Lack of space in Chinese ports is bringing a virtual halt to New Zealand log exports to China, according to the New Zealand Forest Owners Association.
NZFOA president Peter Weir says precautions in China against coronavirus have resulted in almost no offtake of logs in China for processing, and exporters understand that the remaining log yard space at most ports near processing centres is quickly disappearing.
Exporters had hoped that business would return to normal after the extended Lunar New Year holiday finished in China two weeks ago, says Peter.
“That hasn’t happened. Many Chinese sawmills are yet to get back to work. New Zealand exporters have nowhere else to send the industrial grade logs they harvest.”
Peter says while NZ’s domestic sawmills usually take about 40 per cent of the harvest, sawmills supplying the NZ housing market will only buy stiffer and higher quality sawlogs or knot-free logs from pruned trees for joinery. “The upper logs from a pruned tree often grade out as industrial logs, and these logs are exported.”

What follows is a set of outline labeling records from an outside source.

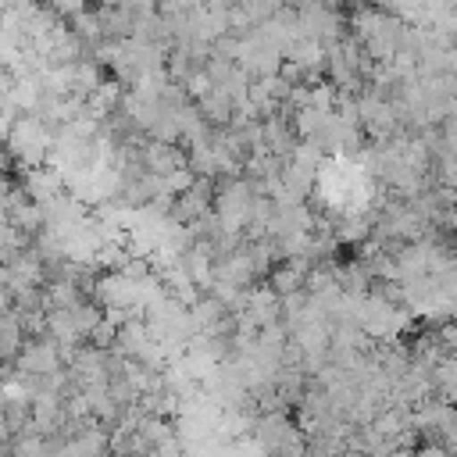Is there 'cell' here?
<instances>
[{"label": "cell", "instance_id": "cell-2", "mask_svg": "<svg viewBox=\"0 0 457 457\" xmlns=\"http://www.w3.org/2000/svg\"><path fill=\"white\" fill-rule=\"evenodd\" d=\"M21 186H25V196H29V200H36V204H46L50 196H57V193H61L64 179H61V171L36 164V168H29V171H25Z\"/></svg>", "mask_w": 457, "mask_h": 457}, {"label": "cell", "instance_id": "cell-1", "mask_svg": "<svg viewBox=\"0 0 457 457\" xmlns=\"http://www.w3.org/2000/svg\"><path fill=\"white\" fill-rule=\"evenodd\" d=\"M7 143V154L25 164V168H36L50 157V146H54V129H46L39 121V114H18L4 136Z\"/></svg>", "mask_w": 457, "mask_h": 457}, {"label": "cell", "instance_id": "cell-3", "mask_svg": "<svg viewBox=\"0 0 457 457\" xmlns=\"http://www.w3.org/2000/svg\"><path fill=\"white\" fill-rule=\"evenodd\" d=\"M21 346H25L21 318H18L14 307H4V311H0V361H14Z\"/></svg>", "mask_w": 457, "mask_h": 457}, {"label": "cell", "instance_id": "cell-4", "mask_svg": "<svg viewBox=\"0 0 457 457\" xmlns=\"http://www.w3.org/2000/svg\"><path fill=\"white\" fill-rule=\"evenodd\" d=\"M39 4H43L46 11H54L57 18H64V21H68V18H75L79 11H86V7H89V0H39Z\"/></svg>", "mask_w": 457, "mask_h": 457}]
</instances>
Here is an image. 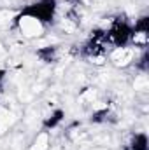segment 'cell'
Wrapping results in <instances>:
<instances>
[{"instance_id": "cell-1", "label": "cell", "mask_w": 149, "mask_h": 150, "mask_svg": "<svg viewBox=\"0 0 149 150\" xmlns=\"http://www.w3.org/2000/svg\"><path fill=\"white\" fill-rule=\"evenodd\" d=\"M58 11V0H35L34 4L27 5L23 9V14H28L32 18L39 19L42 25L51 23Z\"/></svg>"}, {"instance_id": "cell-2", "label": "cell", "mask_w": 149, "mask_h": 150, "mask_svg": "<svg viewBox=\"0 0 149 150\" xmlns=\"http://www.w3.org/2000/svg\"><path fill=\"white\" fill-rule=\"evenodd\" d=\"M105 38L114 47H126L132 40V25L125 19H116L109 30H105Z\"/></svg>"}, {"instance_id": "cell-3", "label": "cell", "mask_w": 149, "mask_h": 150, "mask_svg": "<svg viewBox=\"0 0 149 150\" xmlns=\"http://www.w3.org/2000/svg\"><path fill=\"white\" fill-rule=\"evenodd\" d=\"M16 25H18L19 32H21L25 37H39V35L44 33V25H42L39 19L28 16V14H23V12H21L19 18L16 19Z\"/></svg>"}, {"instance_id": "cell-4", "label": "cell", "mask_w": 149, "mask_h": 150, "mask_svg": "<svg viewBox=\"0 0 149 150\" xmlns=\"http://www.w3.org/2000/svg\"><path fill=\"white\" fill-rule=\"evenodd\" d=\"M148 134L146 133H135L128 143L125 145V150H149V145H148Z\"/></svg>"}, {"instance_id": "cell-5", "label": "cell", "mask_w": 149, "mask_h": 150, "mask_svg": "<svg viewBox=\"0 0 149 150\" xmlns=\"http://www.w3.org/2000/svg\"><path fill=\"white\" fill-rule=\"evenodd\" d=\"M37 56L44 63H54L60 59V49L56 45H46L37 51Z\"/></svg>"}, {"instance_id": "cell-6", "label": "cell", "mask_w": 149, "mask_h": 150, "mask_svg": "<svg viewBox=\"0 0 149 150\" xmlns=\"http://www.w3.org/2000/svg\"><path fill=\"white\" fill-rule=\"evenodd\" d=\"M111 59L116 65H128L132 61V51L128 47H116L111 54Z\"/></svg>"}, {"instance_id": "cell-7", "label": "cell", "mask_w": 149, "mask_h": 150, "mask_svg": "<svg viewBox=\"0 0 149 150\" xmlns=\"http://www.w3.org/2000/svg\"><path fill=\"white\" fill-rule=\"evenodd\" d=\"M63 117H65V112H63V110H60V108L53 110V112L49 113L47 117H44V127H46L47 131L54 129L56 126H60V124H62Z\"/></svg>"}, {"instance_id": "cell-8", "label": "cell", "mask_w": 149, "mask_h": 150, "mask_svg": "<svg viewBox=\"0 0 149 150\" xmlns=\"http://www.w3.org/2000/svg\"><path fill=\"white\" fill-rule=\"evenodd\" d=\"M34 150H47V134H46V133H40L37 136Z\"/></svg>"}, {"instance_id": "cell-9", "label": "cell", "mask_w": 149, "mask_h": 150, "mask_svg": "<svg viewBox=\"0 0 149 150\" xmlns=\"http://www.w3.org/2000/svg\"><path fill=\"white\" fill-rule=\"evenodd\" d=\"M4 79H5V70H2V68H0V84L4 82Z\"/></svg>"}]
</instances>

In regions where there is no domestic sawmilling, many harvest contracting crews are being put on reduced hours or, worst case, stood down, says Peter. “Regrettably, many of our contractors have little alternative but to lay-off skilled workers.”
New Zealand log exports to China were worth $2.7 billion for the year to the end of December 2019.

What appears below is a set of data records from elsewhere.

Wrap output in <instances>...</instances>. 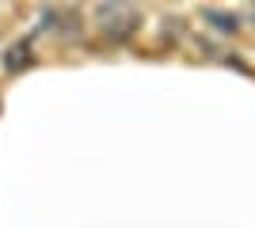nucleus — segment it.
Here are the masks:
<instances>
[{"label":"nucleus","instance_id":"f257e3e1","mask_svg":"<svg viewBox=\"0 0 255 228\" xmlns=\"http://www.w3.org/2000/svg\"><path fill=\"white\" fill-rule=\"evenodd\" d=\"M96 19H99V31H103L107 38H126V34L137 27V11L129 8L126 0H107V4H99Z\"/></svg>","mask_w":255,"mask_h":228}]
</instances>
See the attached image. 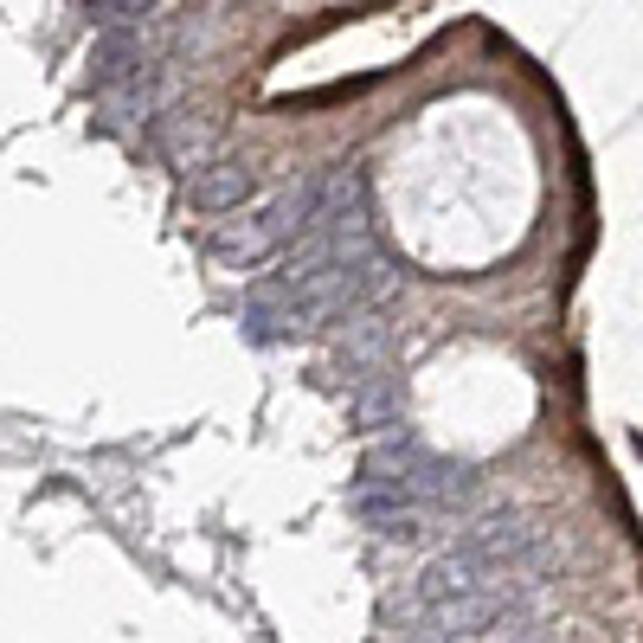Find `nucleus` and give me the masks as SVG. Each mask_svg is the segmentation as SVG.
Wrapping results in <instances>:
<instances>
[{
  "instance_id": "2",
  "label": "nucleus",
  "mask_w": 643,
  "mask_h": 643,
  "mask_svg": "<svg viewBox=\"0 0 643 643\" xmlns=\"http://www.w3.org/2000/svg\"><path fill=\"white\" fill-rule=\"evenodd\" d=\"M123 77H143V39H136V26L110 33V39L97 46V59H90V90H110V84H123Z\"/></svg>"
},
{
  "instance_id": "1",
  "label": "nucleus",
  "mask_w": 643,
  "mask_h": 643,
  "mask_svg": "<svg viewBox=\"0 0 643 643\" xmlns=\"http://www.w3.org/2000/svg\"><path fill=\"white\" fill-rule=\"evenodd\" d=\"M251 194H258V174L245 161H213V168H200L187 181V207L194 213H238Z\"/></svg>"
}]
</instances>
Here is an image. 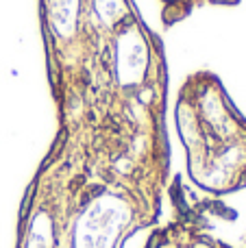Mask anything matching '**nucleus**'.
Masks as SVG:
<instances>
[{
    "mask_svg": "<svg viewBox=\"0 0 246 248\" xmlns=\"http://www.w3.org/2000/svg\"><path fill=\"white\" fill-rule=\"evenodd\" d=\"M37 22L57 124L170 159L164 39L135 0H37Z\"/></svg>",
    "mask_w": 246,
    "mask_h": 248,
    "instance_id": "nucleus-1",
    "label": "nucleus"
},
{
    "mask_svg": "<svg viewBox=\"0 0 246 248\" xmlns=\"http://www.w3.org/2000/svg\"><path fill=\"white\" fill-rule=\"evenodd\" d=\"M170 159L111 146L85 128L57 124L20 201L13 248H124L157 227Z\"/></svg>",
    "mask_w": 246,
    "mask_h": 248,
    "instance_id": "nucleus-2",
    "label": "nucleus"
},
{
    "mask_svg": "<svg viewBox=\"0 0 246 248\" xmlns=\"http://www.w3.org/2000/svg\"><path fill=\"white\" fill-rule=\"evenodd\" d=\"M174 124L192 185L209 196L246 187V116L212 70H194L181 83Z\"/></svg>",
    "mask_w": 246,
    "mask_h": 248,
    "instance_id": "nucleus-3",
    "label": "nucleus"
},
{
    "mask_svg": "<svg viewBox=\"0 0 246 248\" xmlns=\"http://www.w3.org/2000/svg\"><path fill=\"white\" fill-rule=\"evenodd\" d=\"M170 218L153 227L144 248H246V233L238 229V214L222 198L192 187L181 174L166 189Z\"/></svg>",
    "mask_w": 246,
    "mask_h": 248,
    "instance_id": "nucleus-4",
    "label": "nucleus"
},
{
    "mask_svg": "<svg viewBox=\"0 0 246 248\" xmlns=\"http://www.w3.org/2000/svg\"><path fill=\"white\" fill-rule=\"evenodd\" d=\"M157 2L164 29H172L200 7H235L242 0H157Z\"/></svg>",
    "mask_w": 246,
    "mask_h": 248,
    "instance_id": "nucleus-5",
    "label": "nucleus"
}]
</instances>
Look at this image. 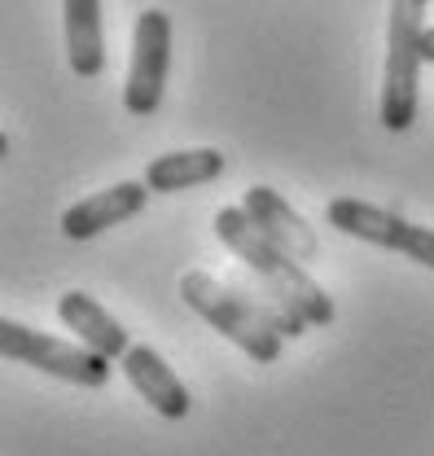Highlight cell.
I'll return each mask as SVG.
<instances>
[{"instance_id": "6da1fadb", "label": "cell", "mask_w": 434, "mask_h": 456, "mask_svg": "<svg viewBox=\"0 0 434 456\" xmlns=\"http://www.w3.org/2000/svg\"><path fill=\"white\" fill-rule=\"evenodd\" d=\"M216 237L237 255V264H246L264 285H272L307 325H333L338 307L325 294V285L316 281L299 259H290L276 241H268L255 220L242 207H219L216 211Z\"/></svg>"}, {"instance_id": "7a4b0ae2", "label": "cell", "mask_w": 434, "mask_h": 456, "mask_svg": "<svg viewBox=\"0 0 434 456\" xmlns=\"http://www.w3.org/2000/svg\"><path fill=\"white\" fill-rule=\"evenodd\" d=\"M426 4L430 0H390L386 27V75H381V127L408 132L417 123V70H422V40H426Z\"/></svg>"}, {"instance_id": "3957f363", "label": "cell", "mask_w": 434, "mask_h": 456, "mask_svg": "<svg viewBox=\"0 0 434 456\" xmlns=\"http://www.w3.org/2000/svg\"><path fill=\"white\" fill-rule=\"evenodd\" d=\"M180 298H184L211 330H219L237 351H246L255 364L281 360V342L285 338H276L264 321H255L250 307L228 289V281H216L211 273H184V277H180Z\"/></svg>"}, {"instance_id": "277c9868", "label": "cell", "mask_w": 434, "mask_h": 456, "mask_svg": "<svg viewBox=\"0 0 434 456\" xmlns=\"http://www.w3.org/2000/svg\"><path fill=\"white\" fill-rule=\"evenodd\" d=\"M0 355L13 360V364H27V369H40L49 378H61V382H75V387H106L110 382V364L106 355L88 351V346H70L61 338H49L22 321H0Z\"/></svg>"}, {"instance_id": "5b68a950", "label": "cell", "mask_w": 434, "mask_h": 456, "mask_svg": "<svg viewBox=\"0 0 434 456\" xmlns=\"http://www.w3.org/2000/svg\"><path fill=\"white\" fill-rule=\"evenodd\" d=\"M167 66H171V18L163 9H141L132 31V66L123 79V110L150 118L163 106Z\"/></svg>"}, {"instance_id": "8992f818", "label": "cell", "mask_w": 434, "mask_h": 456, "mask_svg": "<svg viewBox=\"0 0 434 456\" xmlns=\"http://www.w3.org/2000/svg\"><path fill=\"white\" fill-rule=\"evenodd\" d=\"M242 211L255 220V228L276 241L290 259H299V264H312L316 255H321V237H316V228L307 224L276 189L268 184H250L246 189V198H242Z\"/></svg>"}, {"instance_id": "52a82bcc", "label": "cell", "mask_w": 434, "mask_h": 456, "mask_svg": "<svg viewBox=\"0 0 434 456\" xmlns=\"http://www.w3.org/2000/svg\"><path fill=\"white\" fill-rule=\"evenodd\" d=\"M145 202H150V184L145 180H119V184H110L102 193H88L84 202L66 207L61 211V232L70 241H88V237H97L106 228L141 216Z\"/></svg>"}, {"instance_id": "ba28073f", "label": "cell", "mask_w": 434, "mask_h": 456, "mask_svg": "<svg viewBox=\"0 0 434 456\" xmlns=\"http://www.w3.org/2000/svg\"><path fill=\"white\" fill-rule=\"evenodd\" d=\"M119 364H123V378L136 387V395L145 399V403H150L159 417H167V421L189 417V408H193L189 387L176 378V369L167 364L154 346H132V351H127Z\"/></svg>"}, {"instance_id": "9c48e42d", "label": "cell", "mask_w": 434, "mask_h": 456, "mask_svg": "<svg viewBox=\"0 0 434 456\" xmlns=\"http://www.w3.org/2000/svg\"><path fill=\"white\" fill-rule=\"evenodd\" d=\"M57 316H61V325H66L70 334H79V346H88V351H97V355H106V360H123V355L132 351L127 330L110 316L93 294H84V289L61 294V298H57Z\"/></svg>"}, {"instance_id": "30bf717a", "label": "cell", "mask_w": 434, "mask_h": 456, "mask_svg": "<svg viewBox=\"0 0 434 456\" xmlns=\"http://www.w3.org/2000/svg\"><path fill=\"white\" fill-rule=\"evenodd\" d=\"M325 224L356 237V241H369V246H381V250L399 255V241H404L413 220H404L399 211L373 207V202H360V198H333L325 207Z\"/></svg>"}, {"instance_id": "8fae6325", "label": "cell", "mask_w": 434, "mask_h": 456, "mask_svg": "<svg viewBox=\"0 0 434 456\" xmlns=\"http://www.w3.org/2000/svg\"><path fill=\"white\" fill-rule=\"evenodd\" d=\"M224 175V154L216 145H198V150H171L150 159L145 167V184L150 193H180V189H198V184H211Z\"/></svg>"}, {"instance_id": "7c38bea8", "label": "cell", "mask_w": 434, "mask_h": 456, "mask_svg": "<svg viewBox=\"0 0 434 456\" xmlns=\"http://www.w3.org/2000/svg\"><path fill=\"white\" fill-rule=\"evenodd\" d=\"M66 22V57L79 79H97L106 70V40H102V0H61Z\"/></svg>"}, {"instance_id": "4fadbf2b", "label": "cell", "mask_w": 434, "mask_h": 456, "mask_svg": "<svg viewBox=\"0 0 434 456\" xmlns=\"http://www.w3.org/2000/svg\"><path fill=\"white\" fill-rule=\"evenodd\" d=\"M228 289L250 307V316H255V321H264V325H268L276 338H299L303 330H312V325H307V321H303V316H299V312H294V307L272 289V285H264V281L255 285L250 277H233Z\"/></svg>"}, {"instance_id": "5bb4252c", "label": "cell", "mask_w": 434, "mask_h": 456, "mask_svg": "<svg viewBox=\"0 0 434 456\" xmlns=\"http://www.w3.org/2000/svg\"><path fill=\"white\" fill-rule=\"evenodd\" d=\"M399 255L417 259L422 268H430V273H434V228H426V224H408L404 241H399Z\"/></svg>"}, {"instance_id": "9a60e30c", "label": "cell", "mask_w": 434, "mask_h": 456, "mask_svg": "<svg viewBox=\"0 0 434 456\" xmlns=\"http://www.w3.org/2000/svg\"><path fill=\"white\" fill-rule=\"evenodd\" d=\"M422 61H434V27H426V40H422Z\"/></svg>"}]
</instances>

During the last three months very large volumes of European spruce salvaged from forests under attack by insects have been shipped into log markets in China.
Peter says that this flood of salvaged logs is directly attributable to climate change with recent warm winters and longer summers.
“There would have been much less inventory pressure if these exports had not arrived in China, but the concern about coronavirus has happened at just the wrong time for NZ.”
Peter says the situation is fluid with different forest owners and management companies taking different approaches.
“NZFOA members are doing what we can to retain our skilled labour force by sending better logs to domestic sawmills to make up for the shortfall from farm woodlots where logging has already ceased.
“We continue to invest in the silvicultural work, including pruning, thinning and preparing recently-harvested land before replanting begins in May or June.
“Most members will continue building safe forest roads and landings to be harvest-ready when markets recover. But that may be some months.
“Many larger forest companies are assisting contractors with business management and financial advice.
“In Poverty Bay, we are delighted with the support we are receiving from local Federated Farmers who are looking for jobs to employ forest workers. Every few extra hours of income are most welcome.”
Peter says the NZFOA is working closely with Te Uru Rakau in trying to lessen the impact of the log supply situation.
“We are coordination with the Government seeing what we can do together. Neither of us can solve this situation, but working together as a partnership will lessen the impact.
“Our members are not looking for handouts, but we do want to work out equitable ways for working with the Government to assist the various harvesting crews. They are ones who will need the help.
“We are mindful too that a substantial reduction in harvesting is likely to have a major and rapid supply chain effect here in NZ, with a large dedicated workforce in trucking and port loading which is also going to feel the impact.”